So too I've learned my lessons with 18 hour fingernail pulling upgrades. Here are a couple options to keep hair on your head:
1) Have a duplicate hardware platform that you build on and swap it in until you are convinced it works. If not, then quickly swap in the old platform.
2) Snapshot/restore: Anyone not doing this should be fired. Also they should be castigated if they are not testing the restore to ensure the integrity of the snapshot. WHY?? Because something is not working/different in R75 where you can't restore to a previous version! How would you like to run into that during an aborted upgrade.
3) My favorite is RAID 10 - pull out the redundant drives and LABEL them "Version XXX DO NOT DELETE". If possible. During the upgrade if anything goes wrong just slam in the backup drives, MAYBE do a SIC, and wham bam thank you maam, Yeah the RAID rebuild takes a bit, but you are probably doing this at 3am anyways. 
4) No better reason for HA than now. Synch to the Secondary, Make the Secondary the Primary. Upgrade the old
primary. If something goes wrong who cares?
4) Verification Test: Agree with main application owners what the verification test is. If you can't run this test 1/2 way through the maintenance window EJECT, PUT DOWN THE SHOVEL-STEP BACK FROM THE HOLE,PULL OUT OF THE DIVE, RETREAT, SUCK UP YOUR PRIDE AND AVOID THE WATERLOO. If this test does run successfully, then if anything else goes wrong tell them to accompany you at 3am to fix it.
You are welcome....I just saved your career. I know these have saved mine...
In addition, I urge customers to consider a migration instead of upgrade. Its like upgrading XP to Windows you really want to pull all the viruses and 10 years of crap you downloaded into the future? NO! I urge people to build the newer version from scratch and then re-import the ruleset on a fresh install.
My gunslinger days are over. Besides having a Plan B, I document the process so others can replicate. As I learn gotchas OR new techniques they all get written down in the process document.
But in the end its too late. Most my hair is gone already. Why didn't I learn earlier????

**THE DATA:**
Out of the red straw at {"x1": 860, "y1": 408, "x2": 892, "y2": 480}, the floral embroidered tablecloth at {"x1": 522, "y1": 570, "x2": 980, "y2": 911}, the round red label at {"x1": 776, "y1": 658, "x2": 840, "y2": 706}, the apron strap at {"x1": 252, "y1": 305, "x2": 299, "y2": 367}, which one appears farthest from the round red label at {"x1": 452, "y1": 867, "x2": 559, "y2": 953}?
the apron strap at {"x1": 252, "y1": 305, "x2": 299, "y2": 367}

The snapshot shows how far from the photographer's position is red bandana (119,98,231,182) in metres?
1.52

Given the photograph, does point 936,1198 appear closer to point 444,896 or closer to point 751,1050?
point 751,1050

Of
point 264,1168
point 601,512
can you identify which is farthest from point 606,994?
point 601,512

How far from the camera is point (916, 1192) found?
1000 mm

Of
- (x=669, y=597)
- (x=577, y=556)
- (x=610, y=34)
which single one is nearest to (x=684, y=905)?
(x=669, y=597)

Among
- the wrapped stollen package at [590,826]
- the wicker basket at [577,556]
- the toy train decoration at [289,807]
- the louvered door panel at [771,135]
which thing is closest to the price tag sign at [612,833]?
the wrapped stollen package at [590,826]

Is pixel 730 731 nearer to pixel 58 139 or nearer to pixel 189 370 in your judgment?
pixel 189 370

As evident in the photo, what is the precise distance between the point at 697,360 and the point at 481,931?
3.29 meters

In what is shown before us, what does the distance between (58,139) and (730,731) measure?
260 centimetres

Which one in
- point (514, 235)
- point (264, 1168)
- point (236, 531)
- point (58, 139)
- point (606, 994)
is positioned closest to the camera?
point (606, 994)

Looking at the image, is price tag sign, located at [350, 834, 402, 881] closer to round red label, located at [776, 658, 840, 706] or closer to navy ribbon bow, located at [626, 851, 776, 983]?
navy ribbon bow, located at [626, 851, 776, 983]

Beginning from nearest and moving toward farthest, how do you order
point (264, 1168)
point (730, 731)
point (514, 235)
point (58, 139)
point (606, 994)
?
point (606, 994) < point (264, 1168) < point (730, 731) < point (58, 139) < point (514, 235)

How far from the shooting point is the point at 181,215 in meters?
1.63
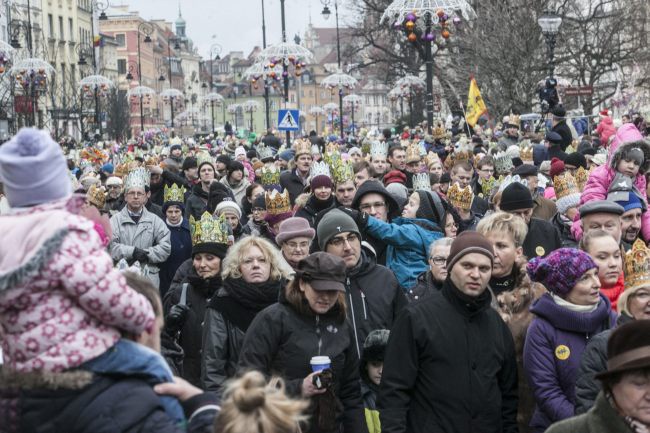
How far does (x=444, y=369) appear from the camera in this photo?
597cm

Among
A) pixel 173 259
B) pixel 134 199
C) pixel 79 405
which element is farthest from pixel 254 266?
pixel 134 199

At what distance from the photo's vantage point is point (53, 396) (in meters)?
3.54

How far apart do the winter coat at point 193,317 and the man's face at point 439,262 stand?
1515mm

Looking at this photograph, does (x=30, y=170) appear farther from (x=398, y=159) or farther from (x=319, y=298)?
(x=398, y=159)

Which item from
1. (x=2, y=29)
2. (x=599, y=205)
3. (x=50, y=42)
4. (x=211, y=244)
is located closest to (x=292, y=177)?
(x=211, y=244)

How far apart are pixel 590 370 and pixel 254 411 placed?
7.47ft

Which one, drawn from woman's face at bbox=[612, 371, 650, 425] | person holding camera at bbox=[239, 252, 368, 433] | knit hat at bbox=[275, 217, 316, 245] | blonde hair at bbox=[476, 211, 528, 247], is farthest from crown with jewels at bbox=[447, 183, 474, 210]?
woman's face at bbox=[612, 371, 650, 425]

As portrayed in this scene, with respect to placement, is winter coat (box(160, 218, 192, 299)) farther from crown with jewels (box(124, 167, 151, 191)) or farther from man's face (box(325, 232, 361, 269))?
man's face (box(325, 232, 361, 269))

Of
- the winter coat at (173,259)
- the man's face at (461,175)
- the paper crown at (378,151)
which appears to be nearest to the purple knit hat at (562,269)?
the man's face at (461,175)

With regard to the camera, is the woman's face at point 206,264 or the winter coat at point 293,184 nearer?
the woman's face at point 206,264

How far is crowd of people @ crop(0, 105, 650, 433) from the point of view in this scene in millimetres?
3520

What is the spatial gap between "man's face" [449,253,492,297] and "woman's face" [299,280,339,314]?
66cm

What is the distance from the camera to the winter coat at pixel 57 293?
11.3ft

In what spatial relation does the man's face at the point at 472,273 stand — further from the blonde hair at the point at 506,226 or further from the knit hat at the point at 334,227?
the knit hat at the point at 334,227
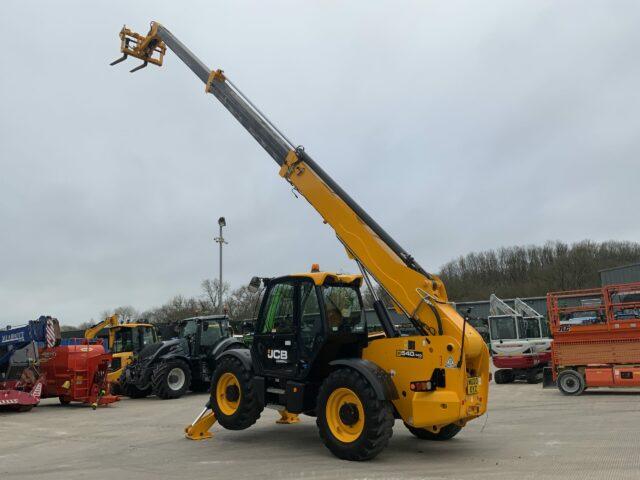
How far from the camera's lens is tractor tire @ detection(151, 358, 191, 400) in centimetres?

**EXERCISE INSTRUCTIONS:**
Answer the following from the post about upgrades.
(a) In the RAID 10 option, what label goes on the redundant drives that are pulled out?
(b) What does the writer urge customers to consider instead of an upgrade?
(c) Where do gotchas and new techniques get written down?

**EXPECTED ANSWER:**
(a) "Version XXX DO NOT DELETE"
(b) A migration: building the newer version from scratch and then re-importing the ruleset on a fresh install.
(c) In the process document.